Growing up in a Jewish family, decades removed from World War II but with grandparents for whom it was a living memory, there was always that question nagging in the back of the mind: how could so many people have let the holocaust happen? The soldiers who committed the atrocities, but more so the many, many everyday civilians who simply accepted the rhetoric and actions of the time and let Jewish people have their rights and personhood taken away piece by piece before there even were extermination camps? But then as a teenager I saw we’d done it again in Rwanda, silently ignoring the build up to a genocide until it was too late. And the older I got I learned about how international inspectors got the wool pulled over their eyes in Cambodia as the Khmer Rouge murdered millions, turning Cambodian against Cambodian. How quickly we normalised our own massacres in Afghanistan and Iraq at the start of the century and the creeping Islamophobia associated with the war on terror. How we have sat and watched the attempted genocide unfold in Gaza since October 7th of 2023. The Russian invasion of Ukraine too. We watch. We mutter how awful it all is. And we get on with our lives, thankful it isn’t happening to us.
Just like we did during the pandemic. Solidarity eroding once we realised that putting our lives on hold and staying locked down in our homes was only saving the lives of some people. For the young and healthy (not to mention the wealthy) the desire was to carry on enjoying our freedoms and reverting to the traditional hidden sufferings of every day life: the sick dying behind the closed walls of the hospital.
Just like we do with our spiralling prison population. The denial of basic human rights and constant threat of violence - and actual experience of violence - ignored by the majority because it is happening somewhere else, out of sight. A police car can pull up in the middle of a civilised shopping centre and a person hoisted off the streets and dragged off to jail and few even bat an eyelid at the known fact that this person they just watched get put in handcuffs - this fellow human being - is about to have their rights taken from them and get locked in a cell, possibly for years. Them, not us, allows us to carry on pretending it isn’t really happening. Or, if it is, that it is happening to people who deserve it.
When Trump’s forces come for the undocumented, they will mutter something soothing to themselves about how if only they’d followed the proper procedures none of this would happen. When non-binary and trans people have their humanity taken from them by callous legislation and mocking speeches, they will whisper under their breath about how it’s only a problem for a very small minority and how maybe if they’d only just stop being so difficult…
Never forget: America is, of course, an entire nation built on the ethnic cleansing of its native people and the expansionist theft of land.
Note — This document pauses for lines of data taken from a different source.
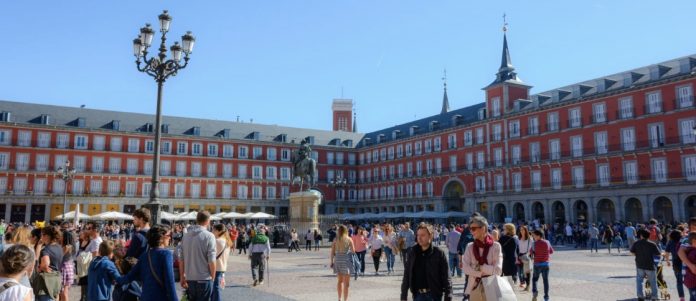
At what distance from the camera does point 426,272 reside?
18.9 ft

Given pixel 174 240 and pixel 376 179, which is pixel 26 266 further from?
pixel 376 179

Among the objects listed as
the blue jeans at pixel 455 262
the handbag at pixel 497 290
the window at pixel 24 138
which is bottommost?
the blue jeans at pixel 455 262

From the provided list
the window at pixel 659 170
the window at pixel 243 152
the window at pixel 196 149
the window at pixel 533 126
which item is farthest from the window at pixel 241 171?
the window at pixel 659 170

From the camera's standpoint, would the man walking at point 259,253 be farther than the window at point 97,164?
No

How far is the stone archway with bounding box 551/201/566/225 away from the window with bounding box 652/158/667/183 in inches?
319

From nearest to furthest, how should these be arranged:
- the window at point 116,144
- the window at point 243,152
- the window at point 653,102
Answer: the window at point 653,102
the window at point 116,144
the window at point 243,152

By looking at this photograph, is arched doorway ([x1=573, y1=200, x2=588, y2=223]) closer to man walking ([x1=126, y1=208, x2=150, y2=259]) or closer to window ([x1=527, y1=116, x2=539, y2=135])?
window ([x1=527, y1=116, x2=539, y2=135])

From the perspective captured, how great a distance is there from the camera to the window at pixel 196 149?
62997mm

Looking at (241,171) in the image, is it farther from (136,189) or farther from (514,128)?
(514,128)

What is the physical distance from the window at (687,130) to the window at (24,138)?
57.8 m

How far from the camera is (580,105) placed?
144ft

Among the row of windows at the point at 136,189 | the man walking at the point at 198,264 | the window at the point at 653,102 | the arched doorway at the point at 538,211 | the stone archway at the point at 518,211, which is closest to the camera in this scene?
the man walking at the point at 198,264

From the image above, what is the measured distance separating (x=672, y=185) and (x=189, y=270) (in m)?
38.6

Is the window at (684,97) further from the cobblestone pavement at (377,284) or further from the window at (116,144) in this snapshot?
the window at (116,144)
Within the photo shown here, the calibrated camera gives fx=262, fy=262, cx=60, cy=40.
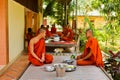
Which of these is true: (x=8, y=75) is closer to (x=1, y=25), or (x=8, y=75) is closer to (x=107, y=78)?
(x=1, y=25)

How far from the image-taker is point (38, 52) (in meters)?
3.84

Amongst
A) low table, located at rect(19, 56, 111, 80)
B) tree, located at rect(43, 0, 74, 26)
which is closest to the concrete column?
low table, located at rect(19, 56, 111, 80)

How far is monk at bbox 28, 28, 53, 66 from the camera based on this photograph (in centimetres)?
374

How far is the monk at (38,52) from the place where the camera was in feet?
12.3

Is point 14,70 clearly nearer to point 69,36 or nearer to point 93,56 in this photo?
point 69,36

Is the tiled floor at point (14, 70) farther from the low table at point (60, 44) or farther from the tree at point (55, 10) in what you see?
the tree at point (55, 10)

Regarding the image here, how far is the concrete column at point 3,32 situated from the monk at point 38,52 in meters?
2.48

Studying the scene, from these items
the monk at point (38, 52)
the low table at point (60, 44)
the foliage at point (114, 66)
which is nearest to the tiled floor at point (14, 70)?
the monk at point (38, 52)

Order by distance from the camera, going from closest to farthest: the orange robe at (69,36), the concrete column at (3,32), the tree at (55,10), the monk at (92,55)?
the monk at (92,55) < the concrete column at (3,32) < the orange robe at (69,36) < the tree at (55,10)

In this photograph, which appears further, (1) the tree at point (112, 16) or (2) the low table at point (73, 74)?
(1) the tree at point (112, 16)

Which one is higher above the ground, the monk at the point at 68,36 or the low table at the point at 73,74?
the monk at the point at 68,36

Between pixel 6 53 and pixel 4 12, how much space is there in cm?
97

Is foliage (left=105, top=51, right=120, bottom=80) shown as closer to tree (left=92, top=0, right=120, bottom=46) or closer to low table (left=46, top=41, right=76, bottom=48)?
low table (left=46, top=41, right=76, bottom=48)

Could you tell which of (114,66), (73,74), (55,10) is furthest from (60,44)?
(55,10)
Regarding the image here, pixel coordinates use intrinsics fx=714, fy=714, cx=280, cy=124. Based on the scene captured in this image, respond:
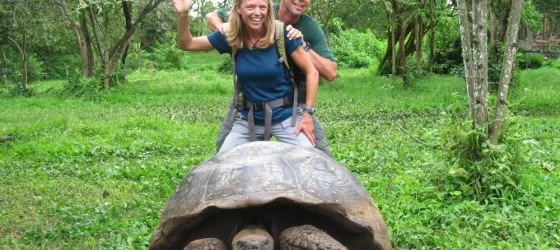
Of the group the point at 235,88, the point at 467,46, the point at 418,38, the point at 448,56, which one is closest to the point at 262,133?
the point at 235,88

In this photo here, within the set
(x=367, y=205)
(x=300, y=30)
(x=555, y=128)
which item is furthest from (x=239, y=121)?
(x=555, y=128)

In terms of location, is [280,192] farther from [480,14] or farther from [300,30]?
[480,14]

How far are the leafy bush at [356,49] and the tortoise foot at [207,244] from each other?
22298mm

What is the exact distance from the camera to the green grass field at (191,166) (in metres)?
4.05

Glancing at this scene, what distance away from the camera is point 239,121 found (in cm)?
371

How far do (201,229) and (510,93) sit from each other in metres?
8.85

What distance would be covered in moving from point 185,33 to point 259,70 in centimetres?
46

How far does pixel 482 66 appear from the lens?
15.8 ft

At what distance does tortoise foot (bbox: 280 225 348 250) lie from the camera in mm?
2516

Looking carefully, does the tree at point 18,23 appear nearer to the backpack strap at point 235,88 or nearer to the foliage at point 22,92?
the foliage at point 22,92

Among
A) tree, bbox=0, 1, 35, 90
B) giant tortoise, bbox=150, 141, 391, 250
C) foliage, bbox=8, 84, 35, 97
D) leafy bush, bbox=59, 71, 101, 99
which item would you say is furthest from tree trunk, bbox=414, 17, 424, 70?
giant tortoise, bbox=150, 141, 391, 250

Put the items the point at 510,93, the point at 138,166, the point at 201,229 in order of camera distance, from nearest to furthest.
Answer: the point at 201,229, the point at 138,166, the point at 510,93

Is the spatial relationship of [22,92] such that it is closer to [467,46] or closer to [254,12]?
[467,46]

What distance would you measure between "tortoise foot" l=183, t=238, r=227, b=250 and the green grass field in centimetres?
128
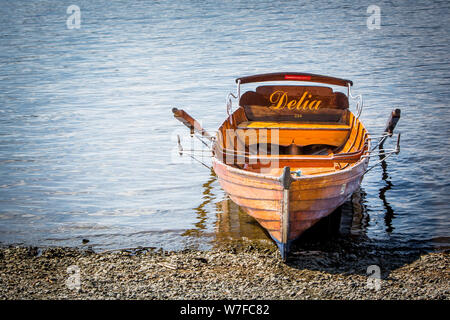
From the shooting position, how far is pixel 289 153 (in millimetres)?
10305

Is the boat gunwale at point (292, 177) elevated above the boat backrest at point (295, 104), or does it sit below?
below

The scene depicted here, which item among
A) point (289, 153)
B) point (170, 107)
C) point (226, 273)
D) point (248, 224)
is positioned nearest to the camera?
point (226, 273)

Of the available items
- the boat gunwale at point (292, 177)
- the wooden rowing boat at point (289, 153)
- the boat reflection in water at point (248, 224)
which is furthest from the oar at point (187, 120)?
the boat reflection in water at point (248, 224)

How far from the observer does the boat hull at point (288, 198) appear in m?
7.35

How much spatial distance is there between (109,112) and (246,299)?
1271cm

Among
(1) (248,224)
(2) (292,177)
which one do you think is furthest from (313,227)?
(2) (292,177)

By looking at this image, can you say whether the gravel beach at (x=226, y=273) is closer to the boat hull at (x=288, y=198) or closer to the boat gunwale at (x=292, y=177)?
the boat hull at (x=288, y=198)

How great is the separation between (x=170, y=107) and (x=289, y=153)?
915 centimetres

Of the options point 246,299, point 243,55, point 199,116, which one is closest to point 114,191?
point 246,299

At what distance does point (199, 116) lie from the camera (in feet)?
56.6

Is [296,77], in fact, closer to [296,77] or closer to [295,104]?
[296,77]

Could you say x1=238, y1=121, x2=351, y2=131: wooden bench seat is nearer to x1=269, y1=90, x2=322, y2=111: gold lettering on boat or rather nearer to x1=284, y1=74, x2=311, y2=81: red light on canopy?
x1=269, y1=90, x2=322, y2=111: gold lettering on boat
And I say this living in a United Kingdom built on the colonial theft of an Empire we’re still too afraid to teach our children about.
The point is - humanity routinely ignores the evidence of their eyes to make the common, everyday, standard oppressions and violences that are going on to people other than themselves “inconceivable”. My argument, as it has always been, is we need to start waking up and seeing reality for what it actually is instead of getting lost in our comfortable fictions.
Alas, the evidence of history suggests such an awakening to be likely inconceivable.